### Entries taken from a collection

§

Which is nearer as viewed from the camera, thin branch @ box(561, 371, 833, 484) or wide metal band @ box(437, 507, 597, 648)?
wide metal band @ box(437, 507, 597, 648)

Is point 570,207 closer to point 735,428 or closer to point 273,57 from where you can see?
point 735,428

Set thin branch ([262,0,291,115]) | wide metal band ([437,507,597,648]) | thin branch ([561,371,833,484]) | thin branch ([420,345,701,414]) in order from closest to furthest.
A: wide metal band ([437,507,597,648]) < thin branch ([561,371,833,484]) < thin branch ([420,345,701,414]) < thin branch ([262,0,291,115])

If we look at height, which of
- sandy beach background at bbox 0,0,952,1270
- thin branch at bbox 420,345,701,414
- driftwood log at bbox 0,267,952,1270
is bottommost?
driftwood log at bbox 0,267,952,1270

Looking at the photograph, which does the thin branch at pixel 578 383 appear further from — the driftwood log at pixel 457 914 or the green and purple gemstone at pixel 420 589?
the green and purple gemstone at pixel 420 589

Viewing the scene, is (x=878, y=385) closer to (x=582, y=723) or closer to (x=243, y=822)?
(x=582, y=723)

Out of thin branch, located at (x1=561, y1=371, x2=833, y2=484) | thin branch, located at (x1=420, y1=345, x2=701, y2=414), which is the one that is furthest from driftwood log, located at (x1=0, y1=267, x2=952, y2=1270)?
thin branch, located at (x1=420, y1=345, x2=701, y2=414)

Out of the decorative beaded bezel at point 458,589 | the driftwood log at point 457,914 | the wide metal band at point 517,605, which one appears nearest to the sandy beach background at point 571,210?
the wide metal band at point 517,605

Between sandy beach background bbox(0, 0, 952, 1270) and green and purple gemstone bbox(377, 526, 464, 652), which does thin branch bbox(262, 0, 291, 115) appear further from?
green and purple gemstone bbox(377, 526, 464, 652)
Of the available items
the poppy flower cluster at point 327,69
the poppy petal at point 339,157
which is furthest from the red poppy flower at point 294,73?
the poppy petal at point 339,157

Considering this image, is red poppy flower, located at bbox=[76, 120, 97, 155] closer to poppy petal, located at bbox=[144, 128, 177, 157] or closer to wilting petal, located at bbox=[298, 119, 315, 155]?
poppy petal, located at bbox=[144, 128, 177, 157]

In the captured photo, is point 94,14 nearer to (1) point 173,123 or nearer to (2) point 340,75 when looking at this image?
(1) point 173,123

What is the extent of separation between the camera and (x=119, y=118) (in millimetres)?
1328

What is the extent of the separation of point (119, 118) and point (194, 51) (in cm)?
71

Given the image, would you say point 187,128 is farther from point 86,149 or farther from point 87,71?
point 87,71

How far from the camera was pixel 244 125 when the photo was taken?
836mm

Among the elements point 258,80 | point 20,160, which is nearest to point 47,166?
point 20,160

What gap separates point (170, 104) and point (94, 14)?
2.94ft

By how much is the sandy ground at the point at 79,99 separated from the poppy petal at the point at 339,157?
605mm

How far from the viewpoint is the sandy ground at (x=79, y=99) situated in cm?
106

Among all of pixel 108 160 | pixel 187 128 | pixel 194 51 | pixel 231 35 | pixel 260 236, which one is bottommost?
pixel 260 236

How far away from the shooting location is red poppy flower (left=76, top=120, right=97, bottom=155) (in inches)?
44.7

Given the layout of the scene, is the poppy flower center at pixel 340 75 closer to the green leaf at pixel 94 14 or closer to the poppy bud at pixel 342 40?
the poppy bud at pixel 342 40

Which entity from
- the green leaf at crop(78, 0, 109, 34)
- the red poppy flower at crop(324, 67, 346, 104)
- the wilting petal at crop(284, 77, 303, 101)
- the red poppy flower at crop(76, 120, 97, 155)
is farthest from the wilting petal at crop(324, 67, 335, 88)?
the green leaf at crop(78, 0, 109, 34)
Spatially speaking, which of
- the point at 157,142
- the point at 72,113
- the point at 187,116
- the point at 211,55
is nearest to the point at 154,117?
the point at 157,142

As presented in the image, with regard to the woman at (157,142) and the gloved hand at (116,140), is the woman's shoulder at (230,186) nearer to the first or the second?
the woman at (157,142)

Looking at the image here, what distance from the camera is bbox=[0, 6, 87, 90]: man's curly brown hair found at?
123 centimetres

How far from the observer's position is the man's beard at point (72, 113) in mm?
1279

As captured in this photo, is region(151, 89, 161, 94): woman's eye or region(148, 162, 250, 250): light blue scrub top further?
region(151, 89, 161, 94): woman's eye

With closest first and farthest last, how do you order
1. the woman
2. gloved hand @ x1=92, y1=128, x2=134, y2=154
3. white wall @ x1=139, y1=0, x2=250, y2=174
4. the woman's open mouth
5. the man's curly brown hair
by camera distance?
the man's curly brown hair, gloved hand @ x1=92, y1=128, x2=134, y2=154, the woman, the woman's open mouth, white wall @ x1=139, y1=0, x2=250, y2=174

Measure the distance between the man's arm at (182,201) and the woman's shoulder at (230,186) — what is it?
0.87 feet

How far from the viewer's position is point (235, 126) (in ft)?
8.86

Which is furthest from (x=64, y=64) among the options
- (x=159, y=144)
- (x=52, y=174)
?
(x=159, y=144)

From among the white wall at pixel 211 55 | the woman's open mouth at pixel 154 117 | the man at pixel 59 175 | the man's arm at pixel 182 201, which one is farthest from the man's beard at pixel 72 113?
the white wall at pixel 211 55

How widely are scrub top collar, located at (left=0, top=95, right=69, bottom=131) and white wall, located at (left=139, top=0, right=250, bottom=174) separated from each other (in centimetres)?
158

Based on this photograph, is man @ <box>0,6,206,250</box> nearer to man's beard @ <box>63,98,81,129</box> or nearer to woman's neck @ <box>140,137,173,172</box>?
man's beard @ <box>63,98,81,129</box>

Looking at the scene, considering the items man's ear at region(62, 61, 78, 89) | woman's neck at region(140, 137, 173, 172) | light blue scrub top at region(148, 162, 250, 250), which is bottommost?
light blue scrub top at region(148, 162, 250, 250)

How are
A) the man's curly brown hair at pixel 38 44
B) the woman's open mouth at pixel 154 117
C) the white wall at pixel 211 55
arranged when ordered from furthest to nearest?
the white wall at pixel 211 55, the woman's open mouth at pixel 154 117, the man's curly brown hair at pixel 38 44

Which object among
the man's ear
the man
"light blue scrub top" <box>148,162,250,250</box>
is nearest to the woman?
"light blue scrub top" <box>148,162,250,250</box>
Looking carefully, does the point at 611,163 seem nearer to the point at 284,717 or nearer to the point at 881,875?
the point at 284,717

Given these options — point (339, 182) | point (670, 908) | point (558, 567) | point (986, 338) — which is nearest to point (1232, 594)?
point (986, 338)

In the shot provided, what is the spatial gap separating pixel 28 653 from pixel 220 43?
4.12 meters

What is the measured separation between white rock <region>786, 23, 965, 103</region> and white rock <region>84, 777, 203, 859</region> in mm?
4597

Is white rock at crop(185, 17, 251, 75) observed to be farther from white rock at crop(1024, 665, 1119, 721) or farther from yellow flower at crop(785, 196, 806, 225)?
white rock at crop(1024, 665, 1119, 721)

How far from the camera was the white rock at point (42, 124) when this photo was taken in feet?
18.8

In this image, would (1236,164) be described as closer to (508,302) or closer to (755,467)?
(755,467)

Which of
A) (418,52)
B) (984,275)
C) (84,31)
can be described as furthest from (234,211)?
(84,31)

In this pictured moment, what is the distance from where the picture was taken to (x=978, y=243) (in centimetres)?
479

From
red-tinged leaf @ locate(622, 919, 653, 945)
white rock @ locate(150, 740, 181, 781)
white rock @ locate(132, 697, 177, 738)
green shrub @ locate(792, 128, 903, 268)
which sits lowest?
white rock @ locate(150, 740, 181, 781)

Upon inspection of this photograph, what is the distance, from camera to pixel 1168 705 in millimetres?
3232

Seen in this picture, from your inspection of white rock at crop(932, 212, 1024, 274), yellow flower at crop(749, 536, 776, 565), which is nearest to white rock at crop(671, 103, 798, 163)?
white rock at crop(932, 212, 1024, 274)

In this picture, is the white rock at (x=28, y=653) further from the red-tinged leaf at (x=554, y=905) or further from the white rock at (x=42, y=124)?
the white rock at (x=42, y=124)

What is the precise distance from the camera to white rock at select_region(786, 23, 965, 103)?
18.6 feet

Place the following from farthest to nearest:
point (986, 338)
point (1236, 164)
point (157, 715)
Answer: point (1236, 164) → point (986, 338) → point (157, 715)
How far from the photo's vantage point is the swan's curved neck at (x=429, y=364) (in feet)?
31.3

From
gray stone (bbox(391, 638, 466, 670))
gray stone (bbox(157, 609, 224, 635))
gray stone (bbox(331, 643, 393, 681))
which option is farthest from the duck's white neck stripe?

§

### Exercise objective
Copy exactly, word for word, the line with "How far from the camera was the" through the final line of the listing.

### Solution to this exercise
How far from the camera was the white rock at point (42, 124) when this photo was taken in feet?
18.8

In this image, would (1236,164) be described as closer to (508,302) or closer to (755,467)?
(755,467)

Which of
A) (418,52)
B) (984,275)
C) (84,31)
can be described as furthest from (234,211)?
(84,31)

In this pictured moment, what is the distance from where the picture was taken to (x=978, y=243) (in centimetres)?
479

From
red-tinged leaf @ locate(622, 919, 653, 945)
white rock @ locate(150, 740, 181, 781)
white rock @ locate(132, 697, 177, 738)
green shrub @ locate(792, 128, 903, 268)
which sits lowest?
white rock @ locate(150, 740, 181, 781)

Upon inspection of this photograph, what is the distance, from camera to pixel 1168 705 in millimetres?
3232

Seen in this picture, from your inspection of white rock at crop(932, 212, 1024, 274), yellow flower at crop(749, 536, 776, 565), which is nearest to white rock at crop(671, 103, 798, 163)?
white rock at crop(932, 212, 1024, 274)

In this picture, is the white rock at (x=28, y=653) further from the red-tinged leaf at (x=554, y=905) or further from the white rock at (x=42, y=124)?
the white rock at (x=42, y=124)

What is the precise distance from the camera to white rock at select_region(786, 23, 965, 103)?
18.6 feet

Place the following from farthest to nearest:
point (986, 338)
point (1236, 164)
point (157, 715)
Answer: point (1236, 164) → point (986, 338) → point (157, 715)
How far from the photo's vantage point is the swan's curved neck at (x=429, y=364) (in feet)?
31.3

From
gray stone (bbox(391, 638, 466, 670))
gray stone (bbox(157, 609, 224, 635))
gray stone (bbox(331, 643, 393, 681))
which option is farthest from the duck's white neck stripe?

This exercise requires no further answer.